Çok alametler beliren bir çağda yaşıyoruz.
"Uygar akıl", "yüksek teknoloji", "toplumsal ilerleme" üzerine kurulu güvenli yaşam efsanesi fena halde sarsılıyor.
Nasıl mı?
Şimdi baştan alalım...
Daha doğrusu, ilk büyük darbeye gidelim...
2005 yılındaki Katrina Kasırgası'na...
***
Katrina 23 Ağustos 2005'te Bahamalar üzerinde başladı.
O sırada Amerika
"biz bu kasırgalara alışığız" havasındaydı.
Kasırga
tam beş gün sonra New Orleans şehrini vurup sular altında bıraktığında bütün ülke şaşkınlık içindeydi!
Şehri koruyan su setleri çökmüştü.
Ama daha beteri, devlet ve insanlık namına ne varsa, onlar da çökmüştü.
Süper güç bir hafta boyunca mahsur kalan vatandaşlarına ulaşamamış; bir spor salonuna sığınan 15 bin kişi aç susuz kalmış, cesetler toplanamamıştı!
Devlet ilk yardım bölgesinde
hastane kurmayı becerememiş fakat yağmacılık nedeniyle New Orleans'ın dış mahallerinden birinde acil
hapishane inşa etmişti!
Üstelik bizim
17 Ağustos depreminde onca çaresizlik içinde gösterdiğimiz
toplumsal dayanışmanın kırıntısını bile gösterememişti o zengin toplum!

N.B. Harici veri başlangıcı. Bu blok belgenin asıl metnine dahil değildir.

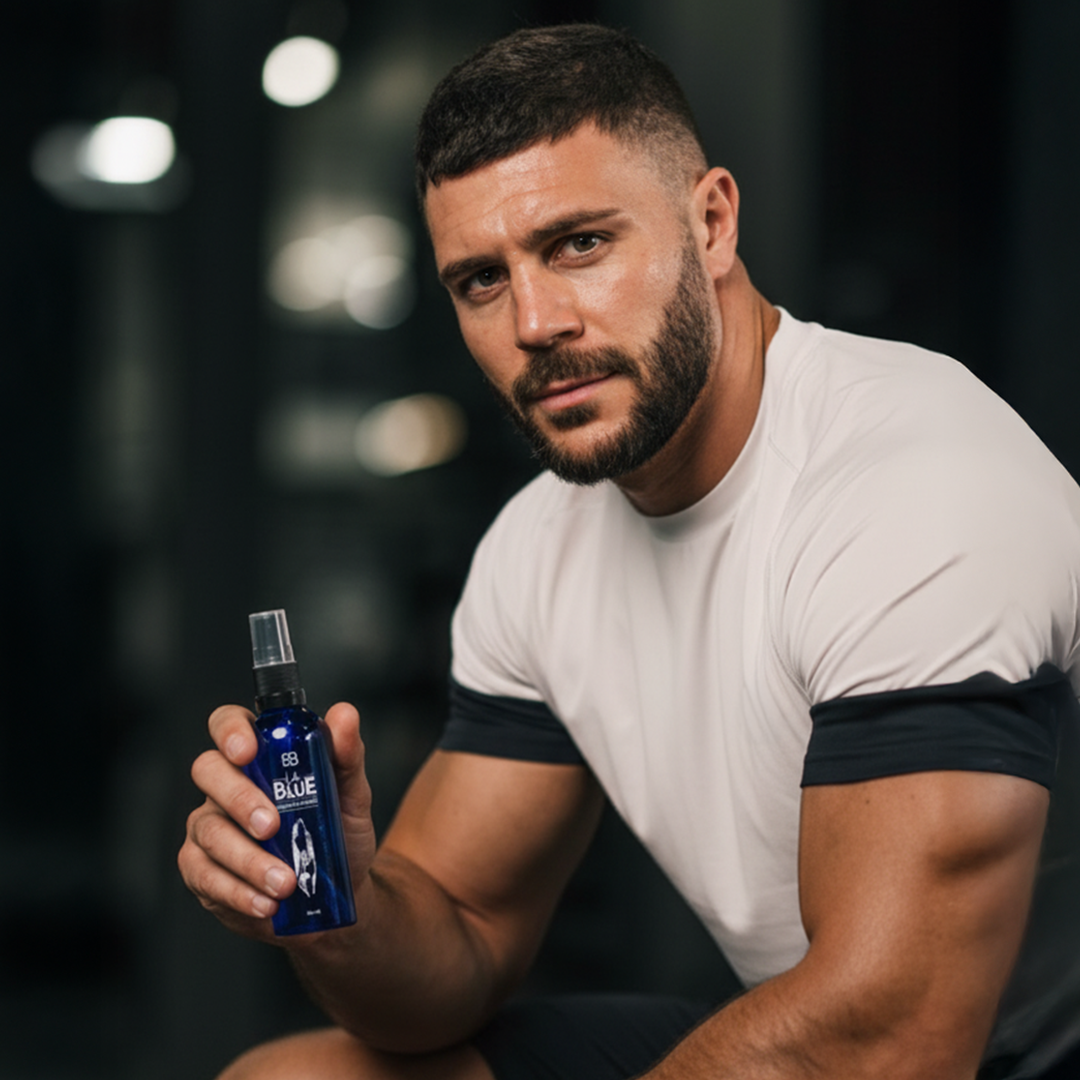 La Blue - Activateur & Pousse Barbe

Doğa dediğin, terörist değildi ki...
Gidip bir başka coğrafyada masumların
üzerine bombalar yağdırarak kuyruğu dik tuttuğunu sanasın!
***
Şimdi de 11 Mart Japonya depremi bu türden
"uygar akıl" ve
"gelişmiş toplum" mitlerini kökünden sarsıyor.
Her on dakikada bir internet sitelerine akan yeni görüntüler
Japon mühendisliğinin kabaran okyanus dalgalarına çare olamadığını ortaya koyuyor.
Sadece o kadar değil...
Japonlarla ilgili bütün dünyadaki
yaygın inançlar ve basmakalıp yargılar da yerle bir oluyor!
Yavaş yavaş anlaşılıyor ki...
Japonların felaketler sırasında
Batılılar gibi paniklemeyişinin modern deprem bilinci ve toplumsal disiplinle ilgisi yok! Bu tavır daha çok kadim
Şinto ve Zen Budizm inançlarından kaynaklanıyor.
Uzakdoğu dövüş sanatları uzmanı ve seyahat yazarı
Robert Twigger dün
Independent' teki yazısında ilginç bir noktanın altını çizmişti.
"Japonlar her zaman bizden daha kadercidir. Acı çekerler ama içlerine atarak. O yüzden paniklemezler" diye yazmıştı Twigger ve şunları eklemişti: "Birçok Japon yer sarsılmaya başladığında
asla kaçmaya kalkışmayacağını söyler. Neden mi? Cevapları açıktır; çünkü bunun bir anlamı yoktur!"
İyi de,
bu düzeyde kaderci bir toplumda her felaket sonrası nasıl oluyor da sağ kalanlar canla başla çalışıp ülkeyi ayağa kaldırıyor?
Yoksa biz
modern Türklerin de zihnine musallat olan iddia yanlış mı? Yani kadercilikle toplumsal ilerleme birbirine karşıt şeyler değil mi?
***
Sorular çok...
Cevaplar cılız...
Farkında mısınız,
doğa sanki bize bir şeyler anlatmaya çalışıyor?
Hayır! Kendisiyle ilgili değil,
İNSAN'la ilgili bir şeyler.
Demek ki...
Yeni bir bakışla...
Kültüre, tarihe, topluma ilişkin sorgulayıp öğrenmemiz gereken çok şey var.
Belki
çoktandır kapağını açıp okumaya yanaşmadığımız kitapları en baştan ve yeni bir gözle okumanın zamanı da gelmiştir!